Google Pay’s loss is Paytm and Phonepe’s gain
BENGALURU: Digital payments firms Phonepe and Paytm Payments Bank have increased their share of transactions on Unified Payments Interface (UPI) between November and January, while tech major Google Pay lost share due to the technical glitches faced by its banking partners.
While Phonepe and Paytm saw 100 million and 72 million additional transactions, respectively, during the period, the number of transactions for Google Pay fell by over 100 million from 960 million in November to 855 million at the end of January, National Payments Corporation of India (NPCI) data shows.
According to experts and bank executives, the rise in number of UPI transactions for Phonepe and Paytm was at the expense of Google Pay, as customers moved away due to decline rates on its platform, caused by infrastructure issues with banking partners. Google Pay’s banking partners include State Bank of India, HDFC Bank Ltd, Axis Bank Ltd and ICICI Bank Ltd.
In November-december, HDFC Bank and SBI saw outages on their tech stack, data centres and digital payment offerings. In December, SBI had one of the highest transaction failure rates of 8.96% on UPI, NPCI data showed.
“We have the highest end-toend success rates in UPI payments, according to NPCI data, and believe that overtime products always win. We are starting to see early signals of user preference,” said Phonepe co-founder Sameer Nigam.
Three banking and payments executives, requesting anonymity, said that earlier banks used to add the number of cashback transactions on Google Pay to its total number, but since they stopped doing so, the number of transactions might have fallen.

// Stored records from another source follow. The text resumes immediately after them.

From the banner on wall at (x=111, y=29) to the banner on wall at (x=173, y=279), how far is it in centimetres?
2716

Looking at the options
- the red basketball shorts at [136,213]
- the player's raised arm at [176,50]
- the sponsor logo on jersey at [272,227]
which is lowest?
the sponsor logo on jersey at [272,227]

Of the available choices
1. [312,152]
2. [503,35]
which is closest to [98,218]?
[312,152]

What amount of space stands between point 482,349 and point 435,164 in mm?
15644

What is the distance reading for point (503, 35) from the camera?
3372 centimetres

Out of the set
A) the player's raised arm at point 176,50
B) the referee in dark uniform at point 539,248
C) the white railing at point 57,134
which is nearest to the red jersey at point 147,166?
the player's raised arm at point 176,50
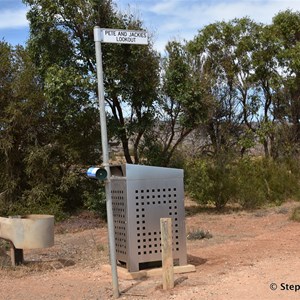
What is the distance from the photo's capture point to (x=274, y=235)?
1016 cm

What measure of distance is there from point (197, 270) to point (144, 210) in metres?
1.19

Mint, however, could not ascertain whether this exercise was undertaken only for Google Pay or all payments apps on UPI.
“At times, there are problems in terms of where the money has to be credited to or from the bank where the funds will get debited. That could be any lender and not necessarily the four banks backing Google Pay,” said a senior executive in charge of digital payments at a private bank. Google Pay and NPCI did not respond to queries. PPB declined to comment.

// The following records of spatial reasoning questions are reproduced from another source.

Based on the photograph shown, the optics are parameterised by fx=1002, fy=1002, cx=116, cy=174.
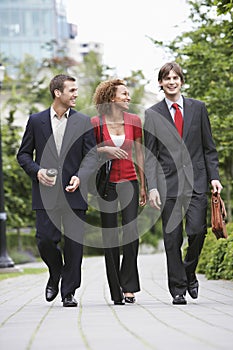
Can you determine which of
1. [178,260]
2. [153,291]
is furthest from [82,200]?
[153,291]

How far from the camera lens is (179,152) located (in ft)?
31.4

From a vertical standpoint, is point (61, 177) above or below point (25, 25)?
below

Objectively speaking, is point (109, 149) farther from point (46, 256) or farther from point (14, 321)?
point (14, 321)

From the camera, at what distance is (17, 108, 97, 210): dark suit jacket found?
957 cm

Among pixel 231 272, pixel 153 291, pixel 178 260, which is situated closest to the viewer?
pixel 178 260

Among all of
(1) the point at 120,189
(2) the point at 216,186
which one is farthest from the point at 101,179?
(2) the point at 216,186

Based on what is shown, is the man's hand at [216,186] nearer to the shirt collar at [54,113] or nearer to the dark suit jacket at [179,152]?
the dark suit jacket at [179,152]

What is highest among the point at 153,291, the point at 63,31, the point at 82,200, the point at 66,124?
the point at 63,31

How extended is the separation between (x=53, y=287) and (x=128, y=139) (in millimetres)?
1628

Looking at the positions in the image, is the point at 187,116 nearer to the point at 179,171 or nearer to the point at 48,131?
the point at 179,171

“The technology infrastructure from the architecture and capacity standpoint is not able to cope with the flood of transactions. When volumes go above planned threshold, architectural changes are needed and capacity upgrades take time. Empirical data shows that due to exponential rise in transaction volumes, banks may have some challenges and would undertake fixes,” said Kunal Pande, partner, KPMG.